Spatial question records:

++++++++

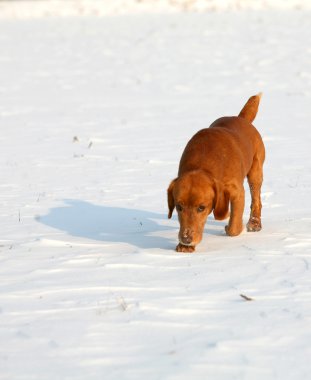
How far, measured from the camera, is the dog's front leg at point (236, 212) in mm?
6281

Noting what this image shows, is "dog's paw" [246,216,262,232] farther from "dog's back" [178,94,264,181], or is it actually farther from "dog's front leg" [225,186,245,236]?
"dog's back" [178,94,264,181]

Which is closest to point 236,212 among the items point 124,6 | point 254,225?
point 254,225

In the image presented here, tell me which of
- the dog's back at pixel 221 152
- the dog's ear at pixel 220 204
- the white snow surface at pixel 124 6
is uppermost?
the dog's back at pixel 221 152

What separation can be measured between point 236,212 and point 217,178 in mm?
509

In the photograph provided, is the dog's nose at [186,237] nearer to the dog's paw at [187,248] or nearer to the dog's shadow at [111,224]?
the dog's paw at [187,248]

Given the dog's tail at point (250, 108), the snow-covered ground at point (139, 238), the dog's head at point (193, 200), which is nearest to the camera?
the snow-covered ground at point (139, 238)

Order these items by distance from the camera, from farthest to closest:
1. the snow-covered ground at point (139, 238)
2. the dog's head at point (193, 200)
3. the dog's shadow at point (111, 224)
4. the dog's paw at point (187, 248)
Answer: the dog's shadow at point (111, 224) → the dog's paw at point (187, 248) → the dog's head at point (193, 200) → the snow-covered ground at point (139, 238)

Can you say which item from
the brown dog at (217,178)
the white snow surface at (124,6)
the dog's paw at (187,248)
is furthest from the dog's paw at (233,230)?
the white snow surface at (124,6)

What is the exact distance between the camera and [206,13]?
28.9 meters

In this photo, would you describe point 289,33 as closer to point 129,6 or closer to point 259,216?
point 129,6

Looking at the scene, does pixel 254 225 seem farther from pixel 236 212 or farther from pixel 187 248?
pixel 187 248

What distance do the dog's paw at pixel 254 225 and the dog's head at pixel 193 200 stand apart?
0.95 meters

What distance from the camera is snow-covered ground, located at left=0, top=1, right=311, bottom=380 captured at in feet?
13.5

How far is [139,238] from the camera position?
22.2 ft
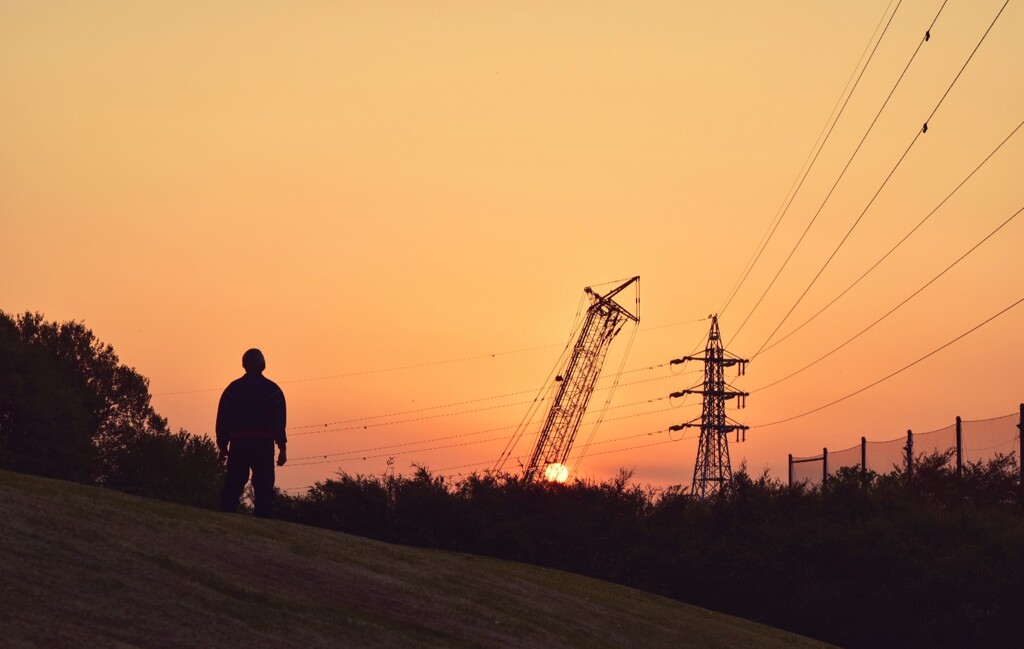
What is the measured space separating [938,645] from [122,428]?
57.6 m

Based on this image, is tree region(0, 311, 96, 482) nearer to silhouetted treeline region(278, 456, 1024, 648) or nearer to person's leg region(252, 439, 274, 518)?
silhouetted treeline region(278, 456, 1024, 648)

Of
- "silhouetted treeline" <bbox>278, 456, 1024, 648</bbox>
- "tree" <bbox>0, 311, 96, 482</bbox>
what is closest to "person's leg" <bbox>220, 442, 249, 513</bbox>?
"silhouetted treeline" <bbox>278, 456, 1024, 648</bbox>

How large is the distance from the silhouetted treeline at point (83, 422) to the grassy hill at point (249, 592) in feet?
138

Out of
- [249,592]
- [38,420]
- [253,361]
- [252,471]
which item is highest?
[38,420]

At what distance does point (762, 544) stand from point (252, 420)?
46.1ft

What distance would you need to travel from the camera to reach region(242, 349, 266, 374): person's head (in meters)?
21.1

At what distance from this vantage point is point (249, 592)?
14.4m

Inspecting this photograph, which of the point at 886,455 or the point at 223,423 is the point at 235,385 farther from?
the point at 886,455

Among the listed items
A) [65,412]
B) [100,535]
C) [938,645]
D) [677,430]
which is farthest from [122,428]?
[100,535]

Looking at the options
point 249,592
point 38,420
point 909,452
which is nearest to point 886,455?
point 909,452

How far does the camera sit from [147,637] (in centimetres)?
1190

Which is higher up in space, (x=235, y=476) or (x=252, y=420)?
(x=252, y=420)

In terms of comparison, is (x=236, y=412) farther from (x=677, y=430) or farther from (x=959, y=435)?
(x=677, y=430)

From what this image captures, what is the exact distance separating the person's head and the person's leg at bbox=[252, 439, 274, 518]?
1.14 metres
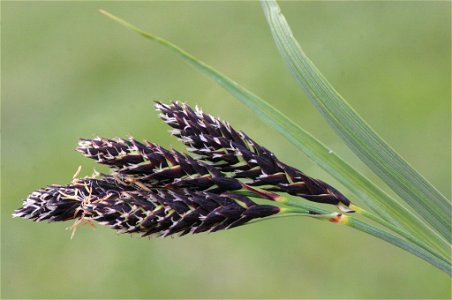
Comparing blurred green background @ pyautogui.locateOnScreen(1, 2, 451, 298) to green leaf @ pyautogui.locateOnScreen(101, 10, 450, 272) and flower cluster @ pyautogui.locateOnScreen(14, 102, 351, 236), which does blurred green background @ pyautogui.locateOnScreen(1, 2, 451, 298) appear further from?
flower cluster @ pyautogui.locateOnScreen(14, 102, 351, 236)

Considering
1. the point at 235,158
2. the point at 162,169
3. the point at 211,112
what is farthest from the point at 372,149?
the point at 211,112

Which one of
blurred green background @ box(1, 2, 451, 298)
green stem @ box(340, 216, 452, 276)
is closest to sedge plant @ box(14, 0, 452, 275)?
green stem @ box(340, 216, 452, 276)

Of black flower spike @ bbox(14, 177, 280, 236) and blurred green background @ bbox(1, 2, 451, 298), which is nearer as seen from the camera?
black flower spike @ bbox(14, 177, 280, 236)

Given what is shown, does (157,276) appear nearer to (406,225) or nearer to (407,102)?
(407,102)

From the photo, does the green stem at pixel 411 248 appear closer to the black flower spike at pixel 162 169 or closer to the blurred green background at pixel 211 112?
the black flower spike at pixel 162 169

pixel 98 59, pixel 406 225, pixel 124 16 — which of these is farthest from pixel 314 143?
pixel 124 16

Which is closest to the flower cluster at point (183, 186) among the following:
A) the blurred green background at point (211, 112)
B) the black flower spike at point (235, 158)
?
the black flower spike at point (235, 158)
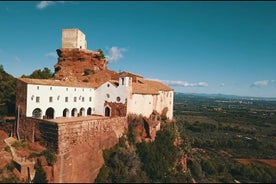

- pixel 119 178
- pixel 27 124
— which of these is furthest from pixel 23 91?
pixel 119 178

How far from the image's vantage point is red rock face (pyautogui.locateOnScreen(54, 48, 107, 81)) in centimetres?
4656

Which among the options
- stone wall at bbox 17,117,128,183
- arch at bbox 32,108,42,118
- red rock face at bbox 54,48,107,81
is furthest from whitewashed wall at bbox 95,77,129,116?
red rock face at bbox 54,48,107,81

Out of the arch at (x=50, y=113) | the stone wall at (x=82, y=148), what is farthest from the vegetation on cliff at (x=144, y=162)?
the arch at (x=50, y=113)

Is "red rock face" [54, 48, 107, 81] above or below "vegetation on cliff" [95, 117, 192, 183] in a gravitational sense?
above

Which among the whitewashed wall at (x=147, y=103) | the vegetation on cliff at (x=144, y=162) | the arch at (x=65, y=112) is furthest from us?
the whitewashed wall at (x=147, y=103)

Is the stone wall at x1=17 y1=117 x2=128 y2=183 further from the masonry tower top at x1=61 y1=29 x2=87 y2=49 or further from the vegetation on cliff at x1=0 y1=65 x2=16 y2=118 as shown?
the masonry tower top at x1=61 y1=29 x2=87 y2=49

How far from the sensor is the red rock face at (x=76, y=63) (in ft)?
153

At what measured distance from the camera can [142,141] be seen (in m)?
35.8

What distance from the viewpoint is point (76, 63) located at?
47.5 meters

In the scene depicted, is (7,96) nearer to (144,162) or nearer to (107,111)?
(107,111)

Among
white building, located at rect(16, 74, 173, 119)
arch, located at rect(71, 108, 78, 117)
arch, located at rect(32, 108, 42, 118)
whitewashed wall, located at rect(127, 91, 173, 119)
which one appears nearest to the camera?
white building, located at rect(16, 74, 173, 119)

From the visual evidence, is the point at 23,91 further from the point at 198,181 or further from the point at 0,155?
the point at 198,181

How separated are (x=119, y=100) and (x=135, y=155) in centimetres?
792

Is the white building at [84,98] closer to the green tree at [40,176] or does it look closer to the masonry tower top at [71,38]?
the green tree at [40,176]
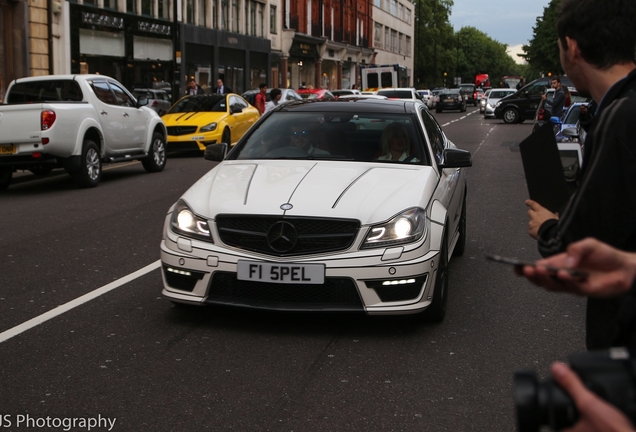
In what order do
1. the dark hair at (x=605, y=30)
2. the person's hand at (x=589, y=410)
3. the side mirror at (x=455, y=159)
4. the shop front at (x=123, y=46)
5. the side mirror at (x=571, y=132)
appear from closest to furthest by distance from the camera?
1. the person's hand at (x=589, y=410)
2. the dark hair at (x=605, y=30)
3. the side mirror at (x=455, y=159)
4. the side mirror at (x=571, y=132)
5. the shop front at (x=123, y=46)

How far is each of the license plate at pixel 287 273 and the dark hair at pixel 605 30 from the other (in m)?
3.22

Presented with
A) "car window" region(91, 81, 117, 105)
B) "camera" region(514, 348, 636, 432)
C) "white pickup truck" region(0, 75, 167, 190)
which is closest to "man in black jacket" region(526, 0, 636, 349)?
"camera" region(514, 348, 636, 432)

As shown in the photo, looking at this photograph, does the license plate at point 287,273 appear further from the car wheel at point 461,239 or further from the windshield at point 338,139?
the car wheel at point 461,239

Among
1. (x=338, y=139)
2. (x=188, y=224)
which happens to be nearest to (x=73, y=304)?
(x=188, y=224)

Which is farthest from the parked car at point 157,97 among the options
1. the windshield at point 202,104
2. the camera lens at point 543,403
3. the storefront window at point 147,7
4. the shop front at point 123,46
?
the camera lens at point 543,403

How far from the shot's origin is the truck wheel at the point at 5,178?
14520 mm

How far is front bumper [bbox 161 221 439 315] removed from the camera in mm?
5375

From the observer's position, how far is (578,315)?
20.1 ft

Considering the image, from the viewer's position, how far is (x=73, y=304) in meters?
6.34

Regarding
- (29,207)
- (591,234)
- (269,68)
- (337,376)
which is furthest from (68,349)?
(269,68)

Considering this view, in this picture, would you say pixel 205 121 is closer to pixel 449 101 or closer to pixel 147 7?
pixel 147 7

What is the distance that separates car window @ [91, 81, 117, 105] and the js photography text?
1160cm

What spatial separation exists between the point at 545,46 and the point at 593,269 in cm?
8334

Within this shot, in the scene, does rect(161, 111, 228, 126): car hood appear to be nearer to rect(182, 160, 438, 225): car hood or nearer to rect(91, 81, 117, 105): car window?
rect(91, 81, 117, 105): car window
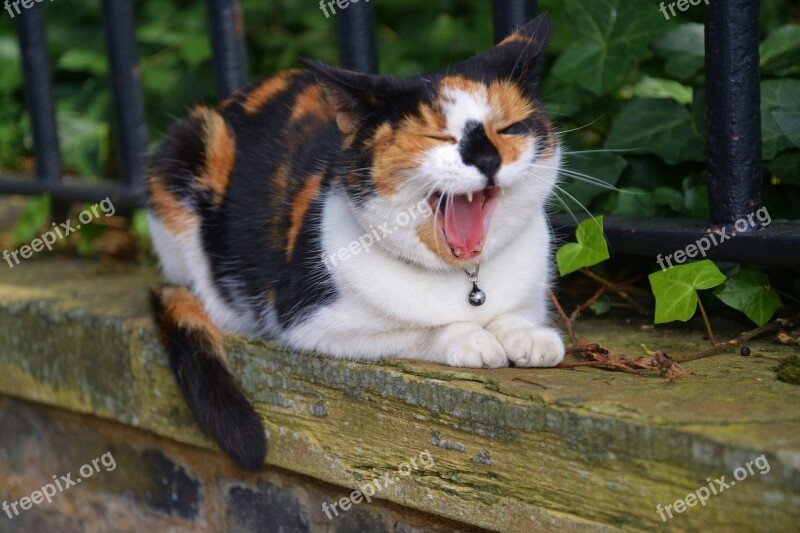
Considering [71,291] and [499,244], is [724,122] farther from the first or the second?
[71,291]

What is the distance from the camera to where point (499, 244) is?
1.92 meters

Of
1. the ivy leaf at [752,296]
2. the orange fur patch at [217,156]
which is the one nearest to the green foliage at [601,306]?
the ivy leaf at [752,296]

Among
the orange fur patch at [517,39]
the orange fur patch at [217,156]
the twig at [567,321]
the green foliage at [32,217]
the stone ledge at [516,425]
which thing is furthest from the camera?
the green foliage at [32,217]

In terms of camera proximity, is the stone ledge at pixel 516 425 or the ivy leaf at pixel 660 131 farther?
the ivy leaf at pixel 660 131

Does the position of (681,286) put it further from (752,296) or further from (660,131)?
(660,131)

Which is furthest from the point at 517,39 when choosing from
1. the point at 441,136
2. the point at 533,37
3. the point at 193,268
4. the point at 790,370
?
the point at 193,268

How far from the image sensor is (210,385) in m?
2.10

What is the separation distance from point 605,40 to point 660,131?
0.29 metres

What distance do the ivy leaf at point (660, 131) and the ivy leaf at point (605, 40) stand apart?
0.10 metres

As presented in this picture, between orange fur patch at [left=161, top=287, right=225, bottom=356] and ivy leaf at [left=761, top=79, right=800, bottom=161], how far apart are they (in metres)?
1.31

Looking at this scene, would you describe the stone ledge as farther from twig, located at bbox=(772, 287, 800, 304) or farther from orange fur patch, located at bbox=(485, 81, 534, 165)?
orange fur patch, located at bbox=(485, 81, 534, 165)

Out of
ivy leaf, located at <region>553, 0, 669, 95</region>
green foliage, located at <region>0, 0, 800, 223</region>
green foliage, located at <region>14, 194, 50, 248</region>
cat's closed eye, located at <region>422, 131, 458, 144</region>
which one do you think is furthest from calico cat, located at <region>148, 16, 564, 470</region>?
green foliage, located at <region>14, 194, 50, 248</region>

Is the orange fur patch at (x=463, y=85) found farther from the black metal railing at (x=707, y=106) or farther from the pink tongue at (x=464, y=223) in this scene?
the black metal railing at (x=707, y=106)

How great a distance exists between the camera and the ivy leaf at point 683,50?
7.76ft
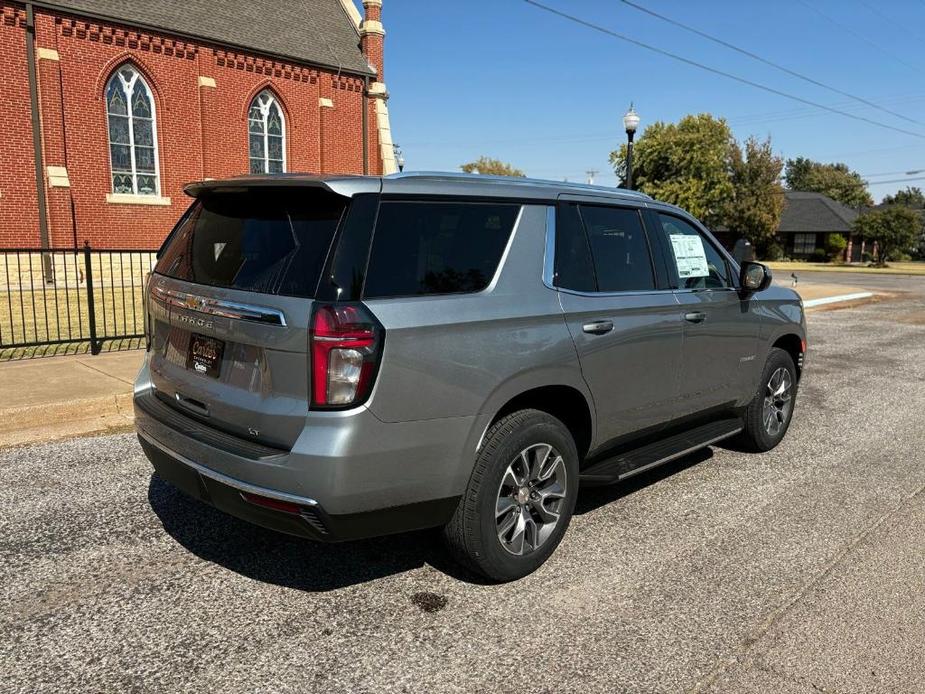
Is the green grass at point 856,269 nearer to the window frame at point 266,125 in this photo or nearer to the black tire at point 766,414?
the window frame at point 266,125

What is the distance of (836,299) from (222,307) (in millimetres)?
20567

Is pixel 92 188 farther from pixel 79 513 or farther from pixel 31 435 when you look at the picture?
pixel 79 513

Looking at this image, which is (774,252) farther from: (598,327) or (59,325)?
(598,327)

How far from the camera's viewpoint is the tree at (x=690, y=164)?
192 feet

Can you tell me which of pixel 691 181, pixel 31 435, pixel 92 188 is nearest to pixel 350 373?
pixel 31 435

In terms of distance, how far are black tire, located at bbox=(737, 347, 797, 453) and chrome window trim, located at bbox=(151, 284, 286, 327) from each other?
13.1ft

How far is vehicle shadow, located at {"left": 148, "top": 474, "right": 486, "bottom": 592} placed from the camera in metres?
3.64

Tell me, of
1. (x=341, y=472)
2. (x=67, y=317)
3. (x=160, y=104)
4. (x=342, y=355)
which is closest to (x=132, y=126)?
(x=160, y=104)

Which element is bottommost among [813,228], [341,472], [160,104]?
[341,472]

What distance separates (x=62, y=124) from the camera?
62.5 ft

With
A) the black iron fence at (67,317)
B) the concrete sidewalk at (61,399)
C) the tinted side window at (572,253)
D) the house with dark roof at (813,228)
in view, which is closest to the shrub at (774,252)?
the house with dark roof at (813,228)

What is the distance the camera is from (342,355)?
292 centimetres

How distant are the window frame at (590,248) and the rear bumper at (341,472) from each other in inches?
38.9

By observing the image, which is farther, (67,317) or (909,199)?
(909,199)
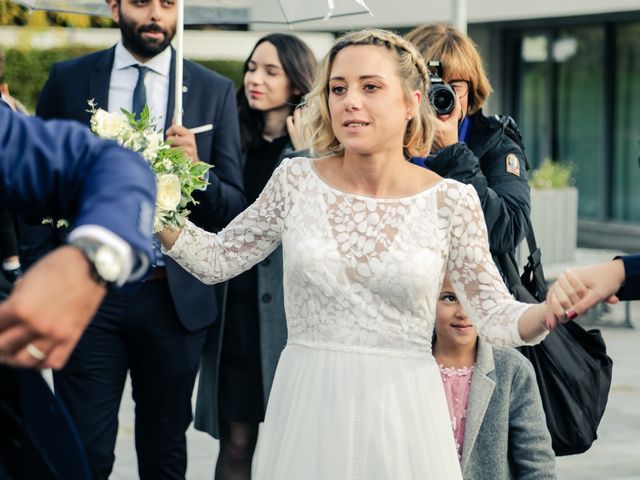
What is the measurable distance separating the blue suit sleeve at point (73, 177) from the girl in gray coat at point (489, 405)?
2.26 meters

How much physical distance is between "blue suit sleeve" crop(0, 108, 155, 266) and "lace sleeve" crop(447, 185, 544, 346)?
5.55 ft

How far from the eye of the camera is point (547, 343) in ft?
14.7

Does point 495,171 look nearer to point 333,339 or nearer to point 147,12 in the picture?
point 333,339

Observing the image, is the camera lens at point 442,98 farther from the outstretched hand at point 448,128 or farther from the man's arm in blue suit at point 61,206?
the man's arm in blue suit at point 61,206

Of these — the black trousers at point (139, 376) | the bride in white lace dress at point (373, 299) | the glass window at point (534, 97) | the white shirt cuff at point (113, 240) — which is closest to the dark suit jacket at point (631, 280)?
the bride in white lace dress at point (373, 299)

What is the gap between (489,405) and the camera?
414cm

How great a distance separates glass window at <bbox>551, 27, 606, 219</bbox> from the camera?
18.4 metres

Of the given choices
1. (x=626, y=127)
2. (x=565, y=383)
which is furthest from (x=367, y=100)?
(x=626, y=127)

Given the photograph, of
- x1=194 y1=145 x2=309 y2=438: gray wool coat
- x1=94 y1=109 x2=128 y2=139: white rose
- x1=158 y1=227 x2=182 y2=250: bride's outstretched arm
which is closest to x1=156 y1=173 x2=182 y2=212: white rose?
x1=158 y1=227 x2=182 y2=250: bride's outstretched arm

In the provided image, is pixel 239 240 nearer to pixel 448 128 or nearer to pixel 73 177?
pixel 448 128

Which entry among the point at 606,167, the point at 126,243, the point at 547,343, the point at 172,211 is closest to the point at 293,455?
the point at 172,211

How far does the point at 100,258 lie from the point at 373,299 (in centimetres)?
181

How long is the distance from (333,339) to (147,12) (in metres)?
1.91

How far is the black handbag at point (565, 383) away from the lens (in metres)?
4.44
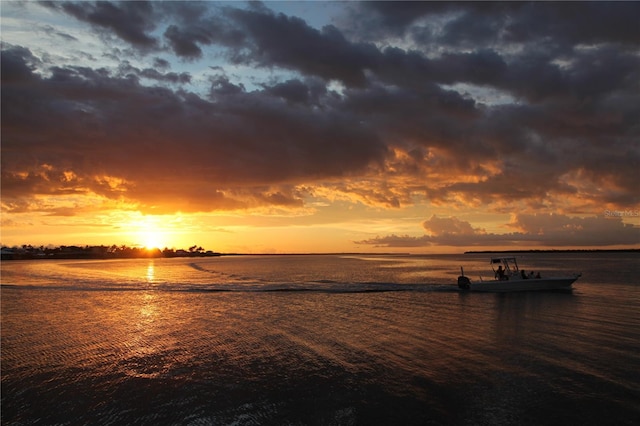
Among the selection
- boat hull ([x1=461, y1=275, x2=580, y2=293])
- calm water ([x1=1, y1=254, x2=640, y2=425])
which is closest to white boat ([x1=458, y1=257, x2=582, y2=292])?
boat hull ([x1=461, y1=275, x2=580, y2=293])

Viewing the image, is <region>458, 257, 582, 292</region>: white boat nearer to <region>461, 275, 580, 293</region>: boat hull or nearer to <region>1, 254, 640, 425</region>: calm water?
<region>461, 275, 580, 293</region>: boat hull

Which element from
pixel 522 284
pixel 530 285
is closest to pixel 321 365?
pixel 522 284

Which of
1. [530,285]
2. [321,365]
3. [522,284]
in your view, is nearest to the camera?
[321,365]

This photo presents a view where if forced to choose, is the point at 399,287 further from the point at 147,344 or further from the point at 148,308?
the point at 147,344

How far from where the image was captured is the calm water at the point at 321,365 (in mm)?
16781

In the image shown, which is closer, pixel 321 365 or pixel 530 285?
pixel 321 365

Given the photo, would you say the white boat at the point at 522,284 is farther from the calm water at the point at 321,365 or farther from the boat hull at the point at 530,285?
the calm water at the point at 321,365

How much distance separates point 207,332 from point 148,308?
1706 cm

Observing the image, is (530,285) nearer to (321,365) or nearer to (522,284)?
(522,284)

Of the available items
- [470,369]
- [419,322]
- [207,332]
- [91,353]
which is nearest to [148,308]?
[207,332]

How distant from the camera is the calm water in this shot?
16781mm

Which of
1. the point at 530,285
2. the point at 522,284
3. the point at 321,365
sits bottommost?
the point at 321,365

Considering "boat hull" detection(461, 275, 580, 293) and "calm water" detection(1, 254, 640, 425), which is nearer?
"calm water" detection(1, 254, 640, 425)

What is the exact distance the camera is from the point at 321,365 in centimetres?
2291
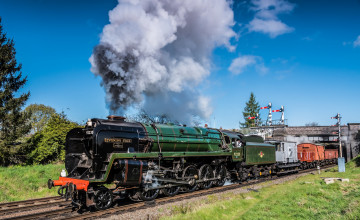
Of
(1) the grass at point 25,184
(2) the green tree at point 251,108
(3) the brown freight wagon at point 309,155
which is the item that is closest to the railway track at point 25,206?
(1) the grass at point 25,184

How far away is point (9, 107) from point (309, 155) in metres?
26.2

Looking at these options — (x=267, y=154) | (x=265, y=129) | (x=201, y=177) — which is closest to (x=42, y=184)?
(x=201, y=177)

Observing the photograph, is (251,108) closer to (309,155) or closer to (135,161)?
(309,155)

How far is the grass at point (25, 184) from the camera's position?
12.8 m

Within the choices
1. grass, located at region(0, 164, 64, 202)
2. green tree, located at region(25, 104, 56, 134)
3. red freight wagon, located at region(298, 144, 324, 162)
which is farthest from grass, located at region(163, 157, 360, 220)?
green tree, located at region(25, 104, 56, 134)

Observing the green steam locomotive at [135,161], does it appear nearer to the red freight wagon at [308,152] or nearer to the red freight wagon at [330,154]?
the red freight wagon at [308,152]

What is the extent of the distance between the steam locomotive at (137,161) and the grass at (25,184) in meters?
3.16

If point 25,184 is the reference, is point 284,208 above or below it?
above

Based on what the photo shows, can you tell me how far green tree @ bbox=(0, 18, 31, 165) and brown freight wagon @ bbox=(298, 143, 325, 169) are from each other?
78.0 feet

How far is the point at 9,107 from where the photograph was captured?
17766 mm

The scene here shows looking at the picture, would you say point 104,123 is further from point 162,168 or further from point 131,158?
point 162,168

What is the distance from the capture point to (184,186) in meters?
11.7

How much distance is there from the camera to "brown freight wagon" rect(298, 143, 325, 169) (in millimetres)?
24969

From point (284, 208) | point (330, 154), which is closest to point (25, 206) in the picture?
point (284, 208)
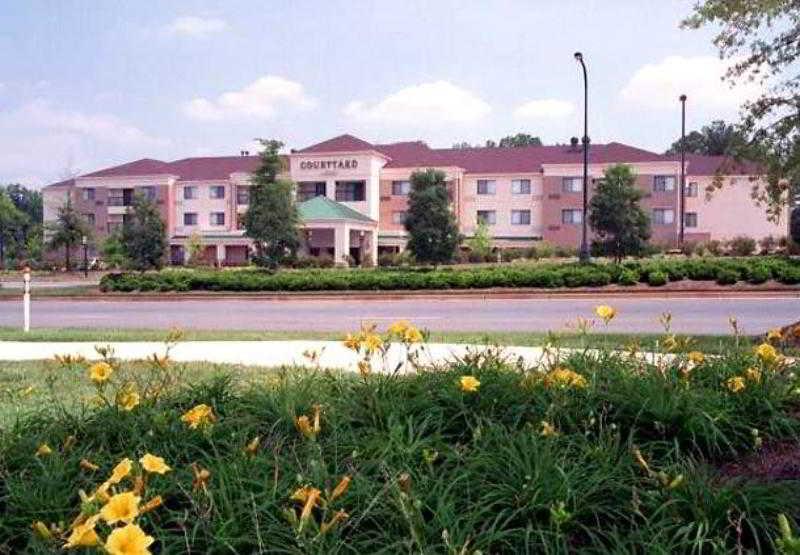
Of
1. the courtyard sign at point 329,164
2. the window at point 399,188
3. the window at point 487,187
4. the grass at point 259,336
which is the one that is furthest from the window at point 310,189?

++++++++

Required task: Set down, unchanged, only the lines running from the line with "The scene here" to the last line, including both. Pictures stay out of the copy.

The answer:
The scene here shows looking at the picture, would you say point 104,123 is further from point 162,168 or further from point 131,158?
point 162,168

What is the distance from the capture point to (184,186) in meters?
11.7

How much distance is there from the camera to "brown freight wagon" rect(298, 143, 325, 169) (in millimetres)?
24969

From point (284, 208) | point (330, 154), which is closest to point (25, 206) in the picture?
point (284, 208)
Of
1. the courtyard sign at point 329,164
2. the window at point 399,188
3. the window at point 487,187
4. the grass at point 259,336
which is the one that is furthest from the window at point 310,189?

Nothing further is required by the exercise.